* **Problem details**
In the listing below, please reproduce verbatim every line from the one containing "From the photograph, would" through the end of the listing, leaving out any pictures.

* **Extracted records**
## begin
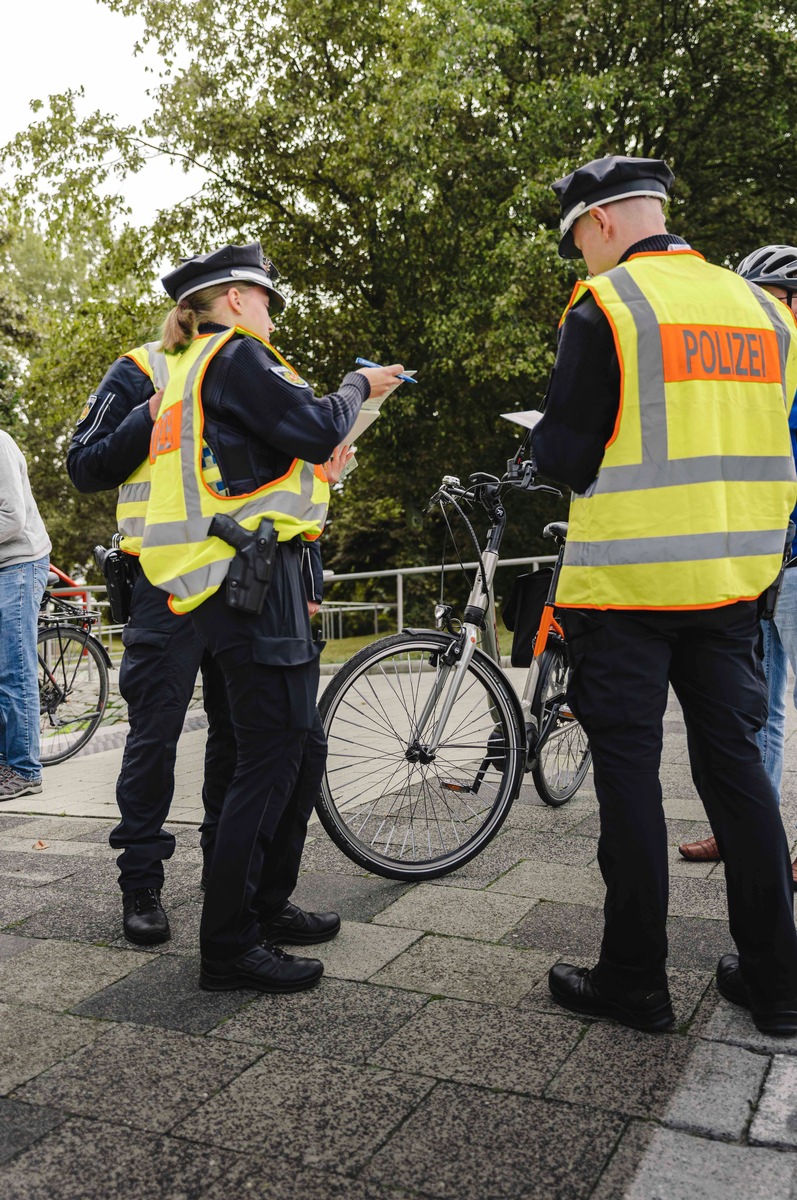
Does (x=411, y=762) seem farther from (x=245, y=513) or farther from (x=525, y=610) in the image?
(x=245, y=513)

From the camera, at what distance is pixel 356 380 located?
127 inches

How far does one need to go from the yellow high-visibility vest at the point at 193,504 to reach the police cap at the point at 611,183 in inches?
35.3

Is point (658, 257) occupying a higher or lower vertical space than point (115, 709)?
higher

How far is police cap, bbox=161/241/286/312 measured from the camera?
10.2ft

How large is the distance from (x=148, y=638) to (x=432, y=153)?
1488 centimetres

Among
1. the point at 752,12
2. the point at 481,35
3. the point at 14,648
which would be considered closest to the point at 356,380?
the point at 14,648

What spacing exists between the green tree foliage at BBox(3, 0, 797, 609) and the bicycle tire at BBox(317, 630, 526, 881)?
1321 centimetres

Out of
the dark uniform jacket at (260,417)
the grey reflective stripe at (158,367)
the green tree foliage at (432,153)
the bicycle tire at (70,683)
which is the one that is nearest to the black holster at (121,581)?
the grey reflective stripe at (158,367)

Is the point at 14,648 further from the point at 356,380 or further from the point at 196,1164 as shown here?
the point at 196,1164

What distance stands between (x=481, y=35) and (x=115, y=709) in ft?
39.7

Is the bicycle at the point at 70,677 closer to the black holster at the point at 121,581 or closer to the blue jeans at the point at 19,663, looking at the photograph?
the blue jeans at the point at 19,663

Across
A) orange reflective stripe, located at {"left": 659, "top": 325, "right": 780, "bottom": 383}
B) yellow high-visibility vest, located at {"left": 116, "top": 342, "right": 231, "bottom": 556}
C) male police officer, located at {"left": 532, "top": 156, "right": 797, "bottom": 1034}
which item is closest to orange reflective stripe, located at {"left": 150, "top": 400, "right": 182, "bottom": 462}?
yellow high-visibility vest, located at {"left": 116, "top": 342, "right": 231, "bottom": 556}

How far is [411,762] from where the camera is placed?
4.04m

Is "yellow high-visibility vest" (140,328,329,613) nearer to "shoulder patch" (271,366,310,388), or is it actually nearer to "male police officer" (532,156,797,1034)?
"shoulder patch" (271,366,310,388)
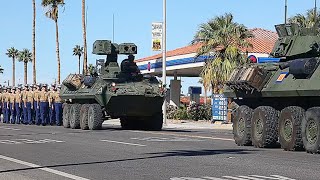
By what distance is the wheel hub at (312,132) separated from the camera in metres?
14.8

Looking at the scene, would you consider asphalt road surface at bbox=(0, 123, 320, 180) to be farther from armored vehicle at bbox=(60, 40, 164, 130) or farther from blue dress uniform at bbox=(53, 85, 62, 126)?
blue dress uniform at bbox=(53, 85, 62, 126)

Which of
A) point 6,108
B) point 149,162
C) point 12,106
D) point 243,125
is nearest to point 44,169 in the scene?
point 149,162

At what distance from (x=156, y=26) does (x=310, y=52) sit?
814 inches

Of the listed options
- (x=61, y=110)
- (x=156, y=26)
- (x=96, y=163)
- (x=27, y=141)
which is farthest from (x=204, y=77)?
(x=96, y=163)

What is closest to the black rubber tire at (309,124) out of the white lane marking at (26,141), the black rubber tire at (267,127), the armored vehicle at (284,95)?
the armored vehicle at (284,95)

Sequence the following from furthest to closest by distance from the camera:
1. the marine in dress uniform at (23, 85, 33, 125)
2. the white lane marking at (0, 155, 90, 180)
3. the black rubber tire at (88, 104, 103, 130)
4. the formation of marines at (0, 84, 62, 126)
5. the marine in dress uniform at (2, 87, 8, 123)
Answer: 1. the marine in dress uniform at (2, 87, 8, 123)
2. the marine in dress uniform at (23, 85, 33, 125)
3. the formation of marines at (0, 84, 62, 126)
4. the black rubber tire at (88, 104, 103, 130)
5. the white lane marking at (0, 155, 90, 180)

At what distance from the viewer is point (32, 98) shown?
121 feet

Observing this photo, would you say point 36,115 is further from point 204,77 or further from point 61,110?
point 204,77

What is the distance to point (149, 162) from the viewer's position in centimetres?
1293

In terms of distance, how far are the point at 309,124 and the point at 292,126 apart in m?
0.74

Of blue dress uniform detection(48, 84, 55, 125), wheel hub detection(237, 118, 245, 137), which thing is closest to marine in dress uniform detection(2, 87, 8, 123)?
blue dress uniform detection(48, 84, 55, 125)

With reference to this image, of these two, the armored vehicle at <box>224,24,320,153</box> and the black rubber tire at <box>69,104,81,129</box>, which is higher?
the armored vehicle at <box>224,24,320,153</box>

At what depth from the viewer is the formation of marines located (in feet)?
114

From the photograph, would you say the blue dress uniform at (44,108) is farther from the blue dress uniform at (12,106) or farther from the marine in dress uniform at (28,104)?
the blue dress uniform at (12,106)
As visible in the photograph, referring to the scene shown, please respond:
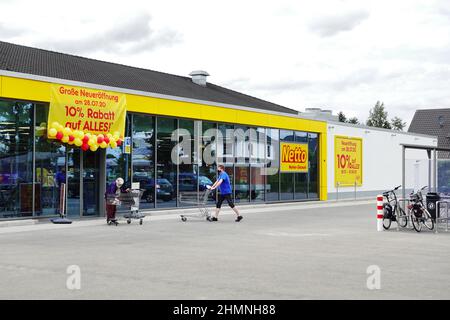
## end
* **Result of this exercise**
From the photograph, would you say the blue dress uniform at (44,108) is farther from the blue dress uniform at (12,106) or farther from the marine in dress uniform at (28,104)?
the blue dress uniform at (12,106)
As visible in the photograph, referring to the scene shown, please respond:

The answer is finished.